## Zu erstellen
Gib die Zeilen des Materials von der Zeile mit „In the scene“ bis einschließlich zur letzten Zeile vollständig wieder aus. Multipliziere dabei nur die Koordinaten in den Antworten mit 2,6 und runde auf ganze Zahlen, Hälften aufwärts.

+++ Bereitgestelltes Material

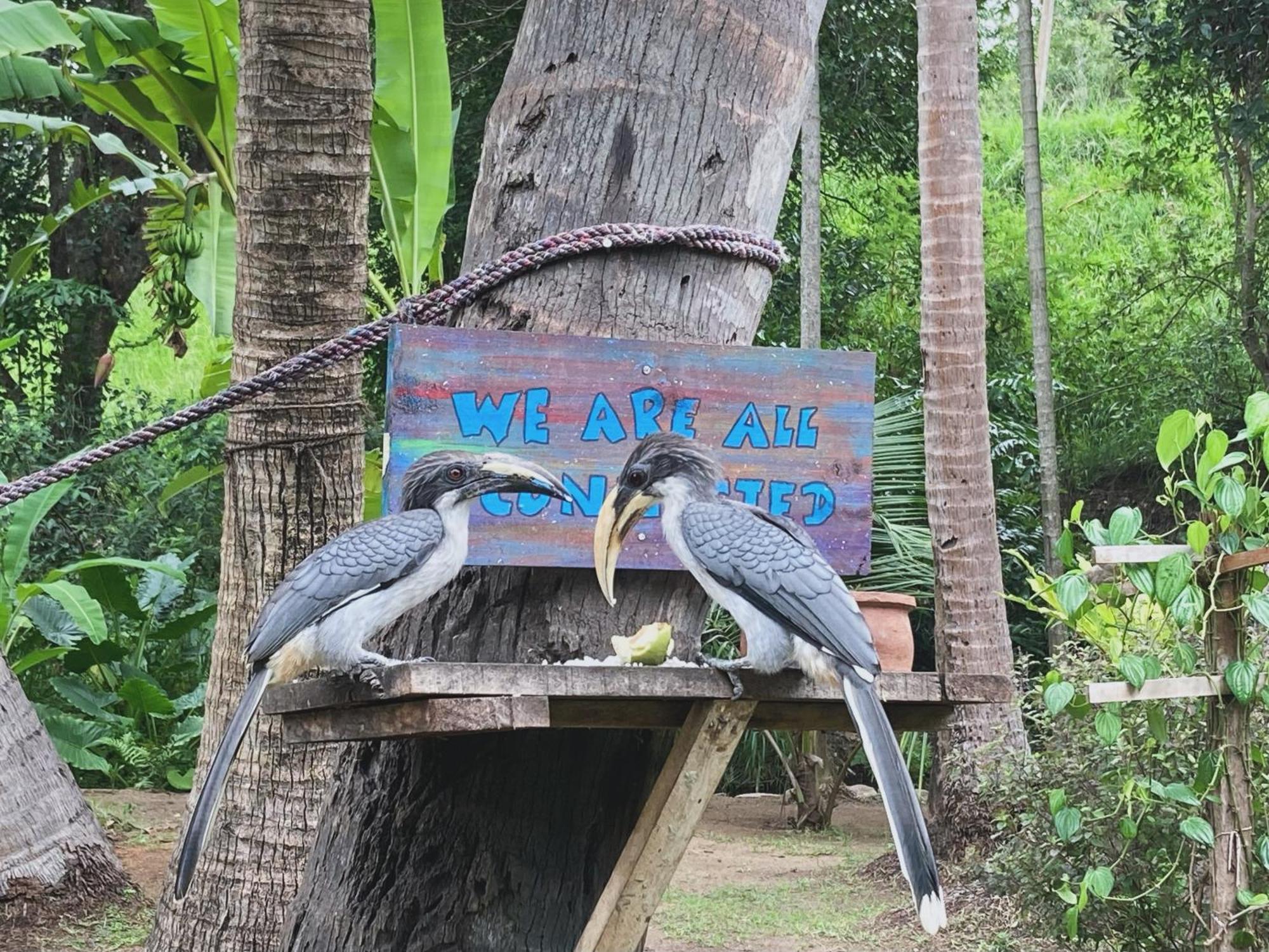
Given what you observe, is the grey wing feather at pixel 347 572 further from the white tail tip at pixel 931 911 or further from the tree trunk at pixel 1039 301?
the tree trunk at pixel 1039 301

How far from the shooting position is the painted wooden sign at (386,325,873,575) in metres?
2.77

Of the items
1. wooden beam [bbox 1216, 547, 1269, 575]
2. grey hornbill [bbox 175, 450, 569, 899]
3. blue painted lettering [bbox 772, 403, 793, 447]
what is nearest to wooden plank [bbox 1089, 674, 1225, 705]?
wooden beam [bbox 1216, 547, 1269, 575]

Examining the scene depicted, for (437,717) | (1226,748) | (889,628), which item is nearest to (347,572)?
(437,717)

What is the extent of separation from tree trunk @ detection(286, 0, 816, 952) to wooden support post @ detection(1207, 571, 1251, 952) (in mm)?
1632

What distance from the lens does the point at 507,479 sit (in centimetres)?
263

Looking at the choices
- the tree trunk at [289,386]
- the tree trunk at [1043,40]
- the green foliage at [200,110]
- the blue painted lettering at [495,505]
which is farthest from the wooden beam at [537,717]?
the tree trunk at [1043,40]

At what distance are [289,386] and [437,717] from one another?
1897 mm

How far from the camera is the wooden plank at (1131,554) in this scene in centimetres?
369

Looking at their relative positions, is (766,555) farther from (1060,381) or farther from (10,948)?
(1060,381)

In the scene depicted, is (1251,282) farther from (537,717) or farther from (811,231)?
(537,717)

++++++

## Aufgabenergebnis
In the scene depicted, is (1251,282) farther from (537,717) or farther from (811,231)?
(1396,1864)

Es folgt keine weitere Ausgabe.